_Provided data_
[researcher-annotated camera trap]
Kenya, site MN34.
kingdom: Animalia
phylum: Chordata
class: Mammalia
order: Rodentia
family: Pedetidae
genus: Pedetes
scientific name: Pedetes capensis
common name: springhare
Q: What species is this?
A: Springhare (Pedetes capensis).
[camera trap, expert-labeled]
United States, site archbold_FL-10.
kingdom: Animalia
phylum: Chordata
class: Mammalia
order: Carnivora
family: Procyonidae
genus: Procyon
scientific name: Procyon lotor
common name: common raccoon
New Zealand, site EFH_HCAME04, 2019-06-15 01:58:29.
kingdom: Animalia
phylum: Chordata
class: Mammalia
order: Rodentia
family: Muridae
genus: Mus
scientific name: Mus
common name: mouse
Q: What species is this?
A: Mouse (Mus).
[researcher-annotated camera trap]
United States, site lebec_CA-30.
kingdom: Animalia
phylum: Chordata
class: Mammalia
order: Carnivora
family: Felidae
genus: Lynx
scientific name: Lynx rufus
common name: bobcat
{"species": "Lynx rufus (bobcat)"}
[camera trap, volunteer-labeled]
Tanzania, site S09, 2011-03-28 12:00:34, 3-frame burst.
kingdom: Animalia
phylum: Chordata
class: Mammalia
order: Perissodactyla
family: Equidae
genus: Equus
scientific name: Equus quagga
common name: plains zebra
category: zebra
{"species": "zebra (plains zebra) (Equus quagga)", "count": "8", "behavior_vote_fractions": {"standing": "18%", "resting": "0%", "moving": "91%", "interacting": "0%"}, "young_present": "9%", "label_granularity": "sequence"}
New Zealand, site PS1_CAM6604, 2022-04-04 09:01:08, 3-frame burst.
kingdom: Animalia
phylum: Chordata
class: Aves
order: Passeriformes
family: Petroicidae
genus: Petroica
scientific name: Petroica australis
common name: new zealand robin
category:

_Activity_
From the line containing "scientific name: Mus" down to the last line of the records above, print every line exactly, with both ends kept.

_Output below_
scientific name: Mus
common name: mouse
Q: What species is this?
A: Mouse (Mus).
[researcher-annotated camera trap]
United States, site lebec_CA-30.
kingdom: Animalia
phylum: Chordata
class: Mammalia
order: Carnivora
family: Felidae
genus: Lynx
scientific name: Lynx rufus
common name: bobcat
{"species": "Lynx rufus (bobcat)"}
[camera trap, volunteer-labeled]
Tanzania, site S09, 2011-03-28 12:00:34, 3-frame burst.
kingdom: Animalia
phylum: Chordata
class: Mammalia
order: Perissodactyla
family: Equidae
genus: Equus
scientific name: Equus quagga
common name: plains zebra
category: zebra
{"species": "zebra (plains zebra) (Equus quagga)", "count": "8", "behavior_vote_fractions": {"standing": "18%", "resting": "0%", "moving": "91%", "interacting": "0%"}, "young_present": "9%", "label_granularity": "sequence"}
New Zealand, site PS1_CAM6604, 2022-04-04 09:01:08, 3-frame burst.
kingdom: Animalia
phylum: Chordata
class: Aves
order: Passeriformes
family: Petroicidae
genus: Petroica
scientific name: Petroica australis
common name: new zealand robin
category:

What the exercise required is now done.